A Morning

Years later and I was gone; our once-bright flame could not have been farther from me. He was married, happy; children, maybe two. He was very far indeed. But in some ways, I could still feel it, the closeness.

That’s why when he walked into the little cafe that morning, bright and brunette, I knew immediately that it was him, once again, after such a long time. I knew even before he spoke and I heard the voice; before he turned and I caught my breath because I could never have mistaken those eyes and that mouth. I knew that face, still beautiful despite its aging. I knew it well like my way around a kiss. Troubled with movement, excitement; history, and curiosity.

And I remembered everything. 

I remembered I was always so terrible at loving. I was selfish, I was stubborn. I was fearful and full of hurt and hate; bitterness and insecurity. But he had loved me despite. 

I remembered the time that we had sat, teary-eyed and crossed legged in the kitchen. How the tile felt icy and unforgiving beneath me; my limbs stiff from the ache and stillness. I remember how I had tried to leave but somehow he had kept me there. Kept not with such brute physical prohibition that had wrecked me in the past, but rather by fascination at the quiet softness of his loving. So softly, he had loved me, with passionate selflessness and fierce protection that had held me captivated even when I didn’t want to be. He had taught me how to love.

The kitchen, the floor, the words that fell from his effervescent mouth, “Your hurting doesn’t scare me.” That was the night I had realized that I was far more than the product of trauma. I had realized I was far more than the hurt that haunted my childhood, more than the bitterness that plagued me after. I became more than just a broken story; I became whole in the midst of his soft, soft love.

And I cried. Sloppy and wet, I had fallen into his arms and told him all. Of my father and the way he once hit. Of my mother and the way she died drunk.

He had listened and cried and held me in that love of his. And I had known with such clarity that everything was okay.

Then it was out and I was done, and I had realized that it had never been him that had feared my pain. It had always been I that was scared of such pain that would make me unlovable. But there in the midst of wet cheeks and soft love, I realized that I was no longer defined by it.

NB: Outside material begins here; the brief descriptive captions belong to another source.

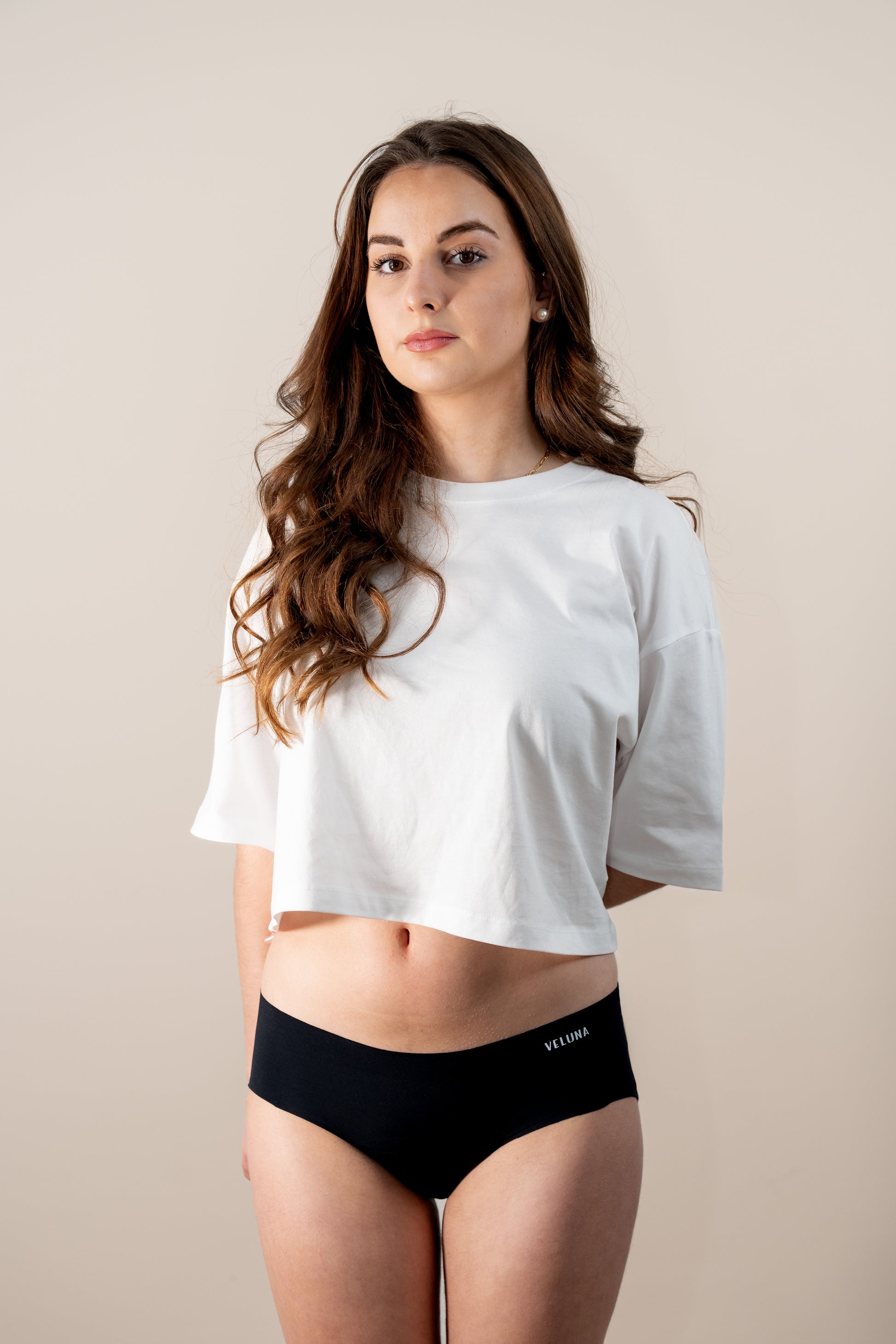 Pack Shorty Menstruel VELUNA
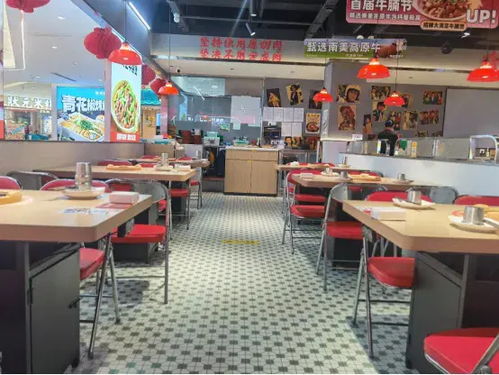 東平縣市場監督管理局發布食品安全紅黑榜——餐飲聚集區紅榜聚焦中西餐飲
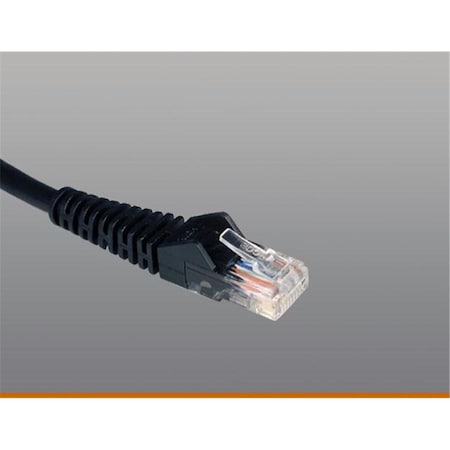 Doomsday 50Ft Cat5E Patch Cord Snagless 350Mhz DO530407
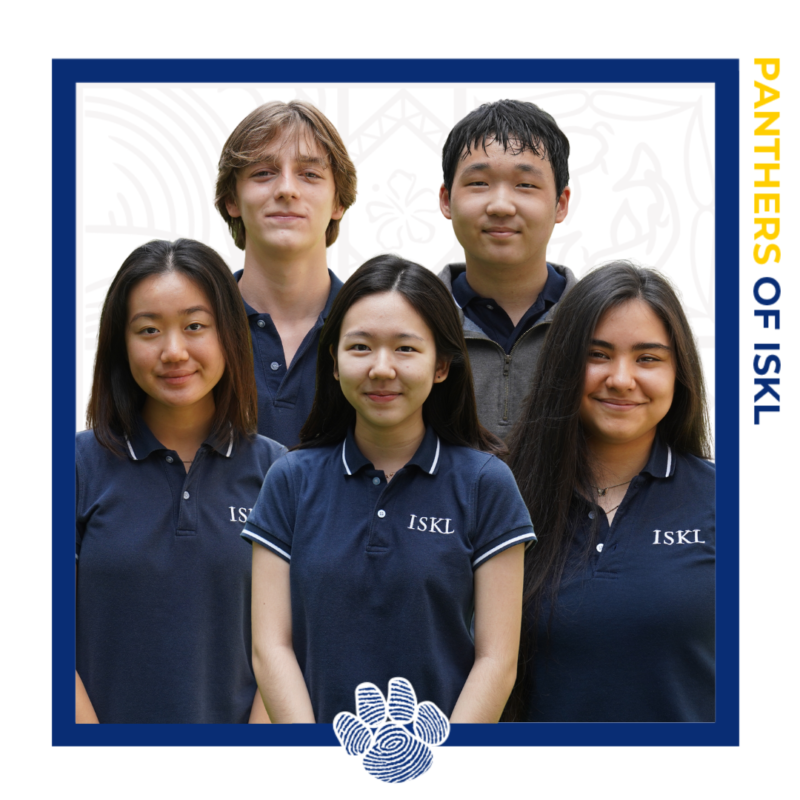 ISKL Bioverse Team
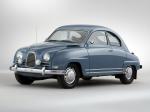 Saab 93F 1959 года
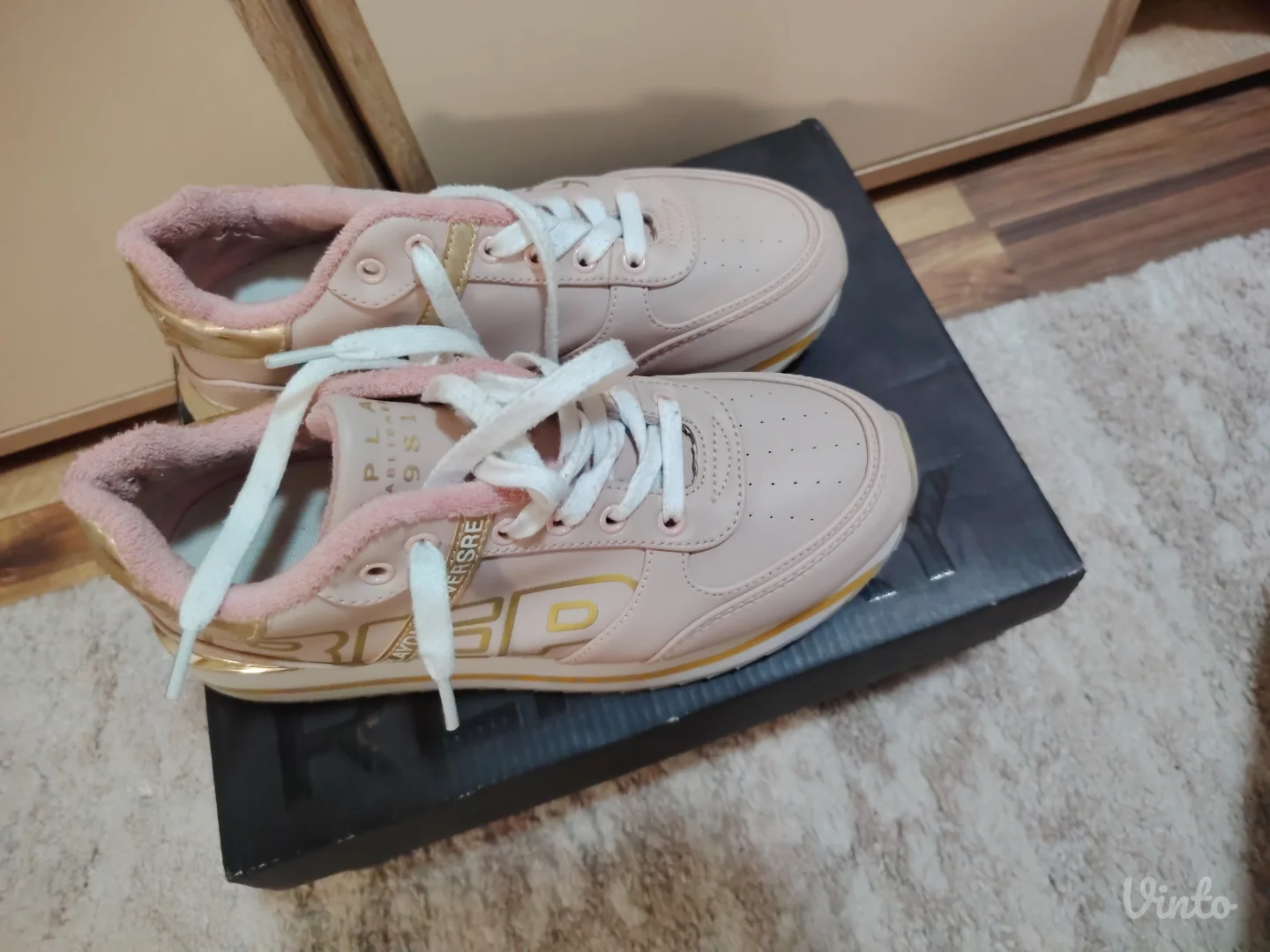 Replay zenske patike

So I remembered it all that morning when I saw him again. And if this was a love story, I would tell you that we locked eyes and he remembered everything too. I would tell you that we talked again and forgot why we ever left. I would tell you that his wife and kids had left and gone; that he was okay, yes okay, that he was happy and lovely and hopeful. I would tell you that we walked out with fingers entangled, that we smiled as we rekindled something that once had burned so brightly. I would tell you that we laughed and cried and we danced like we once did; that we spent a night under darkness making up for lost time. I would tell you that it was worth it, all the pain and confusion, our heartache and goodbyes.

But this is no brilliant love story and our hearts were not so filled with merriness and second chances. So it was all I could do to simply clutch my old necklace and hold back old emotion as I watched him turn to leave and walk right back out the door.